Igualmente importante é a consciencialização de que estar atrás do balcão, esperando pela entrada do cliente dentro do mesmo ou do seu telefonema ou email é claramente insuficiente. É preciso ir ter com os clientes, perceber quais as associações/grupos de interesse onde é possível captar novos clientes e alimentar a relação com os existentes.
3) Divulgação e aposta nas redes sociais e novas tecnologias – A aposta na divulgação da oferta através de marketing digital, devidamente segmentado e permanentemente monitorizado, é algo que tem de ser valorizado, mesmo nas agências que não tenham no online uma presença significativa. Por outro lado, a presença em redes sociais permite reforçar a ligação à comunidade de clientes da agência, ajudando a melhorar o espirito de pertença e a imagem da agência, desde que não seja aproveitado para vender de forma ostensiva, porque pode ter um efeito contraproducente, de rejeição perante uma postura demasiado agressiva de venda. Acresce
Por outro lado, em termos de presença online, e ao contrário do que sucedia no passado, é possível, actualmente, ter uma pagina web transacionável a custos de concepção e manutenção bastantes inferiores ao que era comum, o que permite a diferentes agências marcar presença neste meio e ter mais um canal de venda;
4) Formação e avaliação – Esta área foi durante anos negligenciada e posta em segundo plano. Não é possível pensar que, perante o crescente nível de informação e conhecimento por parte dos clientes e querendo apostar em mercados especializados/segmentados, que tal possa sere feito sem preparar convenientemente os consultores de viagens. E é disso que se trata: de substituir o conceito de “técnico de turismo”, identificado com alguém que tecnicamente domina as ferramentas de reserva por “consultor de viagem”, ou seja, alguém com mais aptidões comerciais e mais informado sobre o destino e sobre o cliente, que tenha uma vertente completa de skills de venda. Aliado a este factor, é crucial possuir um esquema de avaliação e remuneratório que efectivamente recompense o mérito e a capacidade de criar valor acrescentado à empresa. Bem sei que a situação económica dificilmente o permite e que a própria dimensão da agência (muitas vezes unidades de reduzida dimensão) pode tornar incompatível esta última questão, mas julgo que deverá ser, pelo menos, tentado.
Procurei com estes artigos relembrar, ainda que de uma forma muito sumária, as principais variáveis que afectaram o segmento das agências de outgoing, e em especial as de retalho de lazer, nos últimos anos e dar uma perspectiva do que poderá ser o seu caminho no futuro.
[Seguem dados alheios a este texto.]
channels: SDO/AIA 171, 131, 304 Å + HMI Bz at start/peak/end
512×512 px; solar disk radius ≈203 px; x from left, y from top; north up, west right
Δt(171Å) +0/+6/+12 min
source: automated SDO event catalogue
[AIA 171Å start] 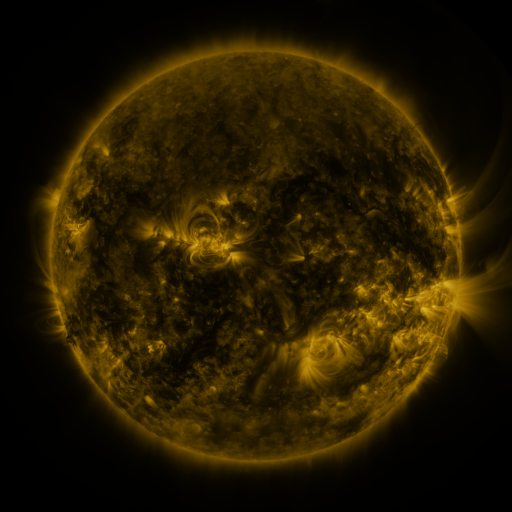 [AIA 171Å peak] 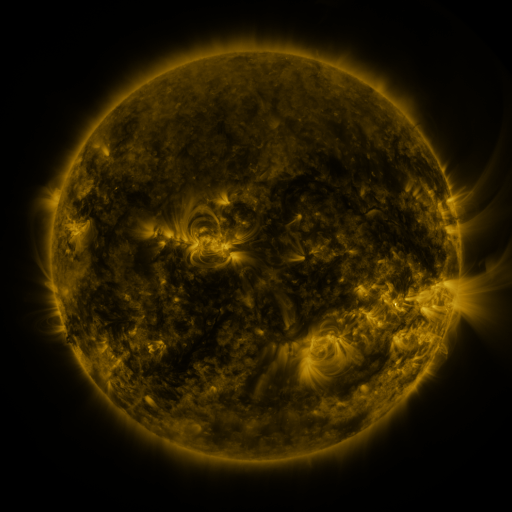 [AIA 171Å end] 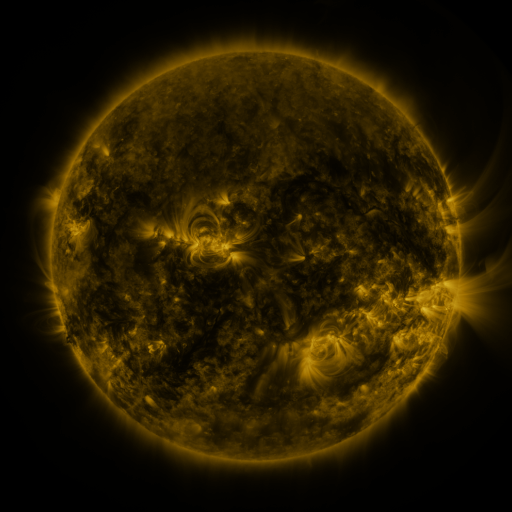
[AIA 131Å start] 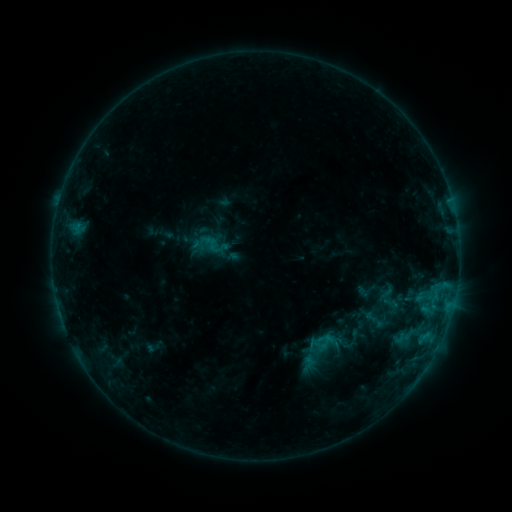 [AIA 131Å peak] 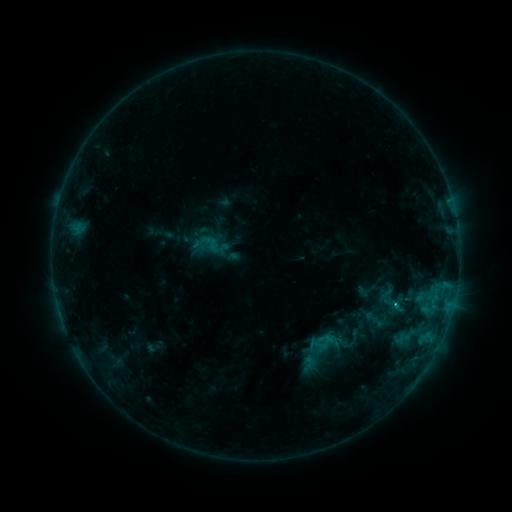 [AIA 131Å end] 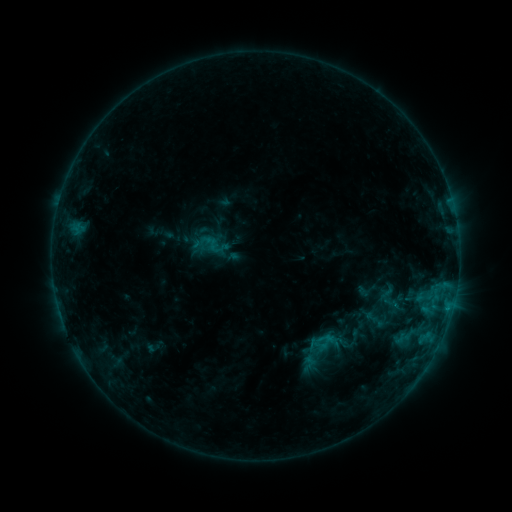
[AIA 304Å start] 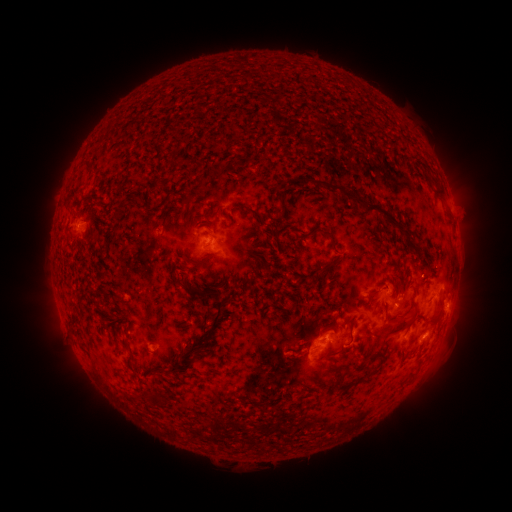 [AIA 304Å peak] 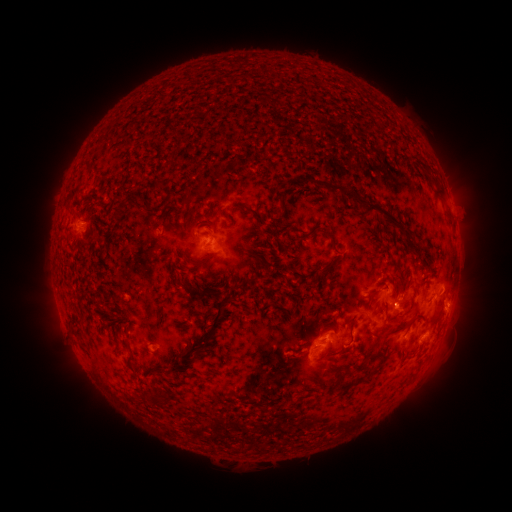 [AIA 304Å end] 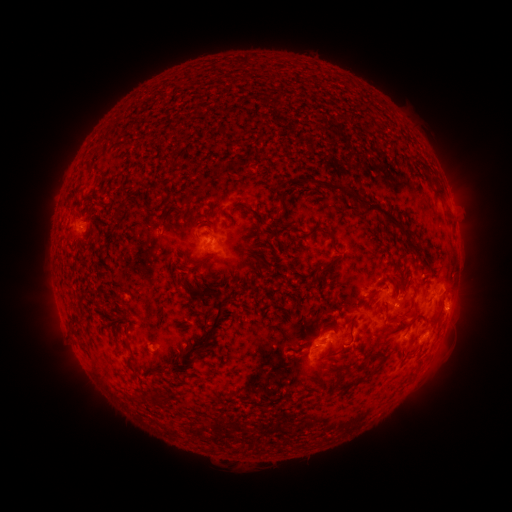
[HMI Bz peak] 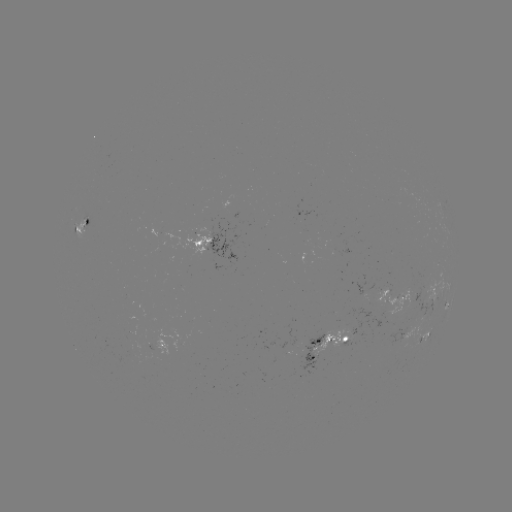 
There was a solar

Muitas têm sido as vicissitudes e transformações por que têm passado, algumas delas por culpa própria mas seguramente outras por factores exógenos.
Em algumas circunstâncias, o papel das agências foi considerado, por alguns players, como um mal necessário ou como secundárias nesta cadeia, esquecendo por completo o papel insubstituível como força de venda e com a capacidade única de filtrar e acompanhar os pedidos dos clientes, algo que seria impossível de ser conseguido directamente pelos fornecedores. Mas as agências têm de entender que para serem devidamente remuneradas é preciso que essa percepção seja sentida a montante e a jusante, o que significa maior capacidade de associativismo e negociação por um lado e uma maior capacidade de diferenciação e especialização, por outro.
As agências de viagens vão continuar a existir mas para isso têm de ser vistas como um valor acrescentado para que o seu papel seja devidamente compensado.